Exercise aim: Reproduce all the entries precisely.

——————————

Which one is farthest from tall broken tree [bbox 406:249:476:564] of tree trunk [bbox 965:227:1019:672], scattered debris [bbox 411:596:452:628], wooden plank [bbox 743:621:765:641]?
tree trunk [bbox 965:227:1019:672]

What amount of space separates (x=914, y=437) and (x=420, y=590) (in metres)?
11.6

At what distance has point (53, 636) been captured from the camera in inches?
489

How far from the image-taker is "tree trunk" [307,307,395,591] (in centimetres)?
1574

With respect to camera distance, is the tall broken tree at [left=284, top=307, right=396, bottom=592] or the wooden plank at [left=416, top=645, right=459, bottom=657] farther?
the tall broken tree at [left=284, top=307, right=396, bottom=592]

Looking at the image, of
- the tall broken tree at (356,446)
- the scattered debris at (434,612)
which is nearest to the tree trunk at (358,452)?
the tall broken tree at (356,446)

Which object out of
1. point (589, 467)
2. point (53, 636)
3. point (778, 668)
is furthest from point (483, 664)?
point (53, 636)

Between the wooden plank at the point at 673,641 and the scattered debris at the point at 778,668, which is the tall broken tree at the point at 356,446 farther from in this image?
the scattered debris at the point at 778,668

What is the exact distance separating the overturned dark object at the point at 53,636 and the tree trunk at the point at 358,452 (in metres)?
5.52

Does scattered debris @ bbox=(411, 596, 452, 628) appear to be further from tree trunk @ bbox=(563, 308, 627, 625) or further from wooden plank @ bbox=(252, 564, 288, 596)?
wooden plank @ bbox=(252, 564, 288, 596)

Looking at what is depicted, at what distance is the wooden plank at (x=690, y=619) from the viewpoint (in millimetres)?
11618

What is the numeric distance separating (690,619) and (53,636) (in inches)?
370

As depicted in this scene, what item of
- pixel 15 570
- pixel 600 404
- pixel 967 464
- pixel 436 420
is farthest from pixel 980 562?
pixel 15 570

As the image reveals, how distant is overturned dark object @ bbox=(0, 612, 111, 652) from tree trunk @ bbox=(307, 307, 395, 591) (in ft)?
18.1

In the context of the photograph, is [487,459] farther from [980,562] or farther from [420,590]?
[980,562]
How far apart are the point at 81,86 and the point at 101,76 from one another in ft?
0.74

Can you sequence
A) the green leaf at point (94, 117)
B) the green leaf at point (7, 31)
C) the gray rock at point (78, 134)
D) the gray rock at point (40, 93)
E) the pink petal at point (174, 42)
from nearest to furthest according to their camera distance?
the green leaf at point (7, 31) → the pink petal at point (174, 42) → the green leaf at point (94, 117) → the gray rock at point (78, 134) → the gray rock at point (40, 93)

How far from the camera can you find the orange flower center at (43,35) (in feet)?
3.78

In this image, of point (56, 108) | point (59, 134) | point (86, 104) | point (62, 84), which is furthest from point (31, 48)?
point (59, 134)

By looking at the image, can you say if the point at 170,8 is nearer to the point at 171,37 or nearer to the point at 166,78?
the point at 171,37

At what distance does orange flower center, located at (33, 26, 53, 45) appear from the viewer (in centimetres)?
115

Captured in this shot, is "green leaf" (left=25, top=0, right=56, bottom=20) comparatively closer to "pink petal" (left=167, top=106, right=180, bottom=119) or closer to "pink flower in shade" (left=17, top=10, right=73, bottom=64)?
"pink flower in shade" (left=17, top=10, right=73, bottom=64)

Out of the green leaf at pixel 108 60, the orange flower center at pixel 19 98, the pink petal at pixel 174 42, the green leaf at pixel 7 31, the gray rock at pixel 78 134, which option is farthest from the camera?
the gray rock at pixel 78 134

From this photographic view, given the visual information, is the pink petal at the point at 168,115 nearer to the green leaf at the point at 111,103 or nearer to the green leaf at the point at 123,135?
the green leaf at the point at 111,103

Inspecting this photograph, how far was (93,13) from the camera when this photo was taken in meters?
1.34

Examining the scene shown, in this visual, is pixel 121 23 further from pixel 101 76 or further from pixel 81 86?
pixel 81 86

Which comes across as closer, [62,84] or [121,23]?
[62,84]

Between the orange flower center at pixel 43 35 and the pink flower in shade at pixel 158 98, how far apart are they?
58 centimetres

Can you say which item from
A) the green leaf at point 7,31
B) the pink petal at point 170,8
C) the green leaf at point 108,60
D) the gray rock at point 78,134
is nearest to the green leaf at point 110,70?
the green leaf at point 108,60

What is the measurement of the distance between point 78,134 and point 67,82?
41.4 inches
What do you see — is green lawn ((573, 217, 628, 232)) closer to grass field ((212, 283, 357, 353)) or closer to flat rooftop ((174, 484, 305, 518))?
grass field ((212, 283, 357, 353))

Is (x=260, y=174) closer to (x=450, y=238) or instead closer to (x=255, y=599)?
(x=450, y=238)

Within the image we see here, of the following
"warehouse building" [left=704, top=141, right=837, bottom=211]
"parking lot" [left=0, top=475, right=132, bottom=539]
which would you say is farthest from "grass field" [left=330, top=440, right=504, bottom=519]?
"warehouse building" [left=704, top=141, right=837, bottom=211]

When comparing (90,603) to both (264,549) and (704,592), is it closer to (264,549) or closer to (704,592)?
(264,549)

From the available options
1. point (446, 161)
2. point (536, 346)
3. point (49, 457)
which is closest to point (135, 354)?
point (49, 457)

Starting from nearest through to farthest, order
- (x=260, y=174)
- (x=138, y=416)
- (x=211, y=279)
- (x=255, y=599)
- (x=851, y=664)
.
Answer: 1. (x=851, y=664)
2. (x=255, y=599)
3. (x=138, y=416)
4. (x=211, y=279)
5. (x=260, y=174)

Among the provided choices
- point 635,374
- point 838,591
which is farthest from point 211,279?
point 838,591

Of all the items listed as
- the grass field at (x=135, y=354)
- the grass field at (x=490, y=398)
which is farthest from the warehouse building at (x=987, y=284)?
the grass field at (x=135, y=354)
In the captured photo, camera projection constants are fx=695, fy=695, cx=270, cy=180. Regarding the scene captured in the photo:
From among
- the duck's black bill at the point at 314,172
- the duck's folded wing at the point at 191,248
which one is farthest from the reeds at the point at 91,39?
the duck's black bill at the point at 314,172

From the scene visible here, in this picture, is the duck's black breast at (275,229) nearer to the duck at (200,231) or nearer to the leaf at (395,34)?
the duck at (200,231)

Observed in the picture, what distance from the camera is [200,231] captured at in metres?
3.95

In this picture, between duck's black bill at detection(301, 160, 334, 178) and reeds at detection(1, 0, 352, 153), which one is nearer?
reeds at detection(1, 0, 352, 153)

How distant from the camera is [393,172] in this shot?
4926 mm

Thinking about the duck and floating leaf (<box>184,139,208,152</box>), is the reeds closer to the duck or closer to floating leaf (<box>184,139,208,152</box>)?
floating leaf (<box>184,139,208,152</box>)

——————————

Answer for this exercise:
Which one is farthest from tall broken tree [bbox 406:249:476:564] of tree trunk [bbox 965:227:1019:672], scattered debris [bbox 411:596:452:628], wooden plank [bbox 743:621:765:641]?
tree trunk [bbox 965:227:1019:672]

What amount of space separates (x=914, y=437) and (x=420, y=590) (in metres)?
11.6

At what distance has point (53, 636) been captured from the camera in inches?
489

How far from the image-taker is "tree trunk" [307,307,395,591] (in centimetres)?
1574

With respect to camera distance, is the tall broken tree at [left=284, top=307, right=396, bottom=592] or the wooden plank at [left=416, top=645, right=459, bottom=657] farther?
the tall broken tree at [left=284, top=307, right=396, bottom=592]

Looking at the image, of
- the tall broken tree at (356,446)
- the scattered debris at (434,612)
which is nearest to the tree trunk at (358,452)?
the tall broken tree at (356,446)

Which object out of
1. point (589, 467)
2. point (53, 636)
3. point (778, 668)
is furthest from point (483, 664)?
point (53, 636)

Between the wooden plank at the point at 673,641 and the scattered debris at the point at 778,668, which is the tall broken tree at the point at 356,446 farther from in this image?
the scattered debris at the point at 778,668

What is the exact distance separating the overturned dark object at the point at 53,636 and the tree trunk at the point at 358,452 (in metres)?
5.52

Does scattered debris @ bbox=(411, 596, 452, 628) appear to be further from tree trunk @ bbox=(563, 308, 627, 625) or further from wooden plank @ bbox=(252, 564, 288, 596)?
wooden plank @ bbox=(252, 564, 288, 596)

Looking at what is depicted, at what distance is the wooden plank at (x=690, y=619) from the viewpoint (in millimetres)?
11618

What is the numeric distance separating (690,619) and (53,636) (in inches)?
370

As depicted in this scene, what item of
- pixel 15 570
- pixel 600 404
- pixel 967 464
- pixel 436 420
is farthest from pixel 980 562?
pixel 15 570

As the image reveals, how distant is overturned dark object @ bbox=(0, 612, 111, 652) from tree trunk @ bbox=(307, 307, 395, 591) (in ft)?
18.1

In the context of the photograph, is [487,459] farther from [980,562] or farther from [420,590]?
[980,562]
How far apart are the point at 81,86 and the point at 101,76 from one another in ft?
0.74

Can you sequence
A) the green leaf at point (94, 117)
B) the green leaf at point (7, 31)
C) the gray rock at point (78, 134)
D) the gray rock at point (40, 93)
E) the pink petal at point (174, 42)
from nearest to furthest according to their camera distance?
the green leaf at point (7, 31) → the pink petal at point (174, 42) → the green leaf at point (94, 117) → the gray rock at point (78, 134) → the gray rock at point (40, 93)

How far from the camera can you find the orange flower center at (43,35) (in feet)?
3.78

In this image, of point (56, 108) | point (59, 134) | point (86, 104) | point (62, 84), which is furthest from point (31, 48)?
point (59, 134)

By looking at the image, can you say if the point at 170,8 is nearer to the point at 171,37 or nearer to the point at 166,78?
the point at 171,37

At what distance does orange flower center, located at (33, 26, 53, 45) appear from the viewer (in centimetres)?
115

Captured in this shot, is "green leaf" (left=25, top=0, right=56, bottom=20) comparatively closer to "pink petal" (left=167, top=106, right=180, bottom=119) or closer to "pink flower in shade" (left=17, top=10, right=73, bottom=64)?
"pink flower in shade" (left=17, top=10, right=73, bottom=64)

Out of the green leaf at pixel 108 60, the orange flower center at pixel 19 98, the pink petal at pixel 174 42, the green leaf at pixel 7 31, the gray rock at pixel 78 134, which option is farthest from the camera?
the gray rock at pixel 78 134

From this photographic view, given the visual information, is the pink petal at the point at 168,115 nearer to the green leaf at the point at 111,103 or nearer to the green leaf at the point at 123,135?
the green leaf at the point at 111,103

Inspecting this photograph, how far was (93,13) from the camera when this photo was taken in meters?
1.34

Examining the scene shown, in this visual, is pixel 121 23 further from pixel 101 76 or further from pixel 81 86?
pixel 81 86

Which comes across as closer, [62,84] or [121,23]?
[62,84]

Between the orange flower center at pixel 43 35 and the pink flower in shade at pixel 158 98, how far apart are they?
58 centimetres

Can you say which item from
A) the green leaf at point 7,31
B) the pink petal at point 170,8
C) the green leaf at point 108,60
D) the gray rock at point 78,134
is nearest to the green leaf at point 110,70?
the green leaf at point 108,60

What is the measurement of the distance between point 78,134 and point 67,82?
41.4 inches
What do you see — is green lawn ((573, 217, 628, 232)) closer to grass field ((212, 283, 357, 353)) or closer to flat rooftop ((174, 484, 305, 518))?
grass field ((212, 283, 357, 353))

Is (x=260, y=174) closer to (x=450, y=238) or instead closer to (x=255, y=599)?
(x=450, y=238)

Within the image we see here, of the following
"warehouse building" [left=704, top=141, right=837, bottom=211]
"parking lot" [left=0, top=475, right=132, bottom=539]
which would you say is farthest from "grass field" [left=330, top=440, right=504, bottom=519]?
"warehouse building" [left=704, top=141, right=837, bottom=211]

When comparing (90,603) to both (264,549) and (704,592), is it closer to (264,549) or closer to (704,592)?
(264,549)

From the available options
1. point (446, 161)
2. point (536, 346)
3. point (49, 457)
which is closest to point (135, 354)?
point (49, 457)

Starting from nearest through to farthest, order
- (x=260, y=174)
- (x=138, y=416)
- (x=211, y=279)
- (x=255, y=599)
- (x=851, y=664)
.
Answer: 1. (x=851, y=664)
2. (x=255, y=599)
3. (x=138, y=416)
4. (x=211, y=279)
5. (x=260, y=174)

Among the provided choices
- point 635,374
- point 838,591
which is farthest from point 211,279?
point 838,591

Of all the items listed as
- the grass field at (x=135, y=354)
- the grass field at (x=490, y=398)
which is farthest from the warehouse building at (x=987, y=284)?
the grass field at (x=135, y=354)
In the captured photo, camera projection constants are fx=695, fy=695, cx=270, cy=180. Regarding the scene captured in the photo:
From among
- the duck's black bill at the point at 314,172
- the duck's folded wing at the point at 191,248
which one is farthest from the reeds at the point at 91,39?
the duck's black bill at the point at 314,172

From the scene visible here, in this picture, is the duck's black breast at (275,229) nearer to the duck at (200,231) or nearer to the leaf at (395,34)?
the duck at (200,231)

Observed in the picture, what distance from the camera is [200,231] captured at in metres?
3.95

In this picture, between duck's black bill at detection(301, 160, 334, 178) and reeds at detection(1, 0, 352, 153), which one is nearer?
reeds at detection(1, 0, 352, 153)

How distant from the camera is [393,172] in this shot?
4926 mm

Thinking about the duck and floating leaf (<box>184,139,208,152</box>), is the reeds closer to the duck or closer to floating leaf (<box>184,139,208,152</box>)?
floating leaf (<box>184,139,208,152</box>)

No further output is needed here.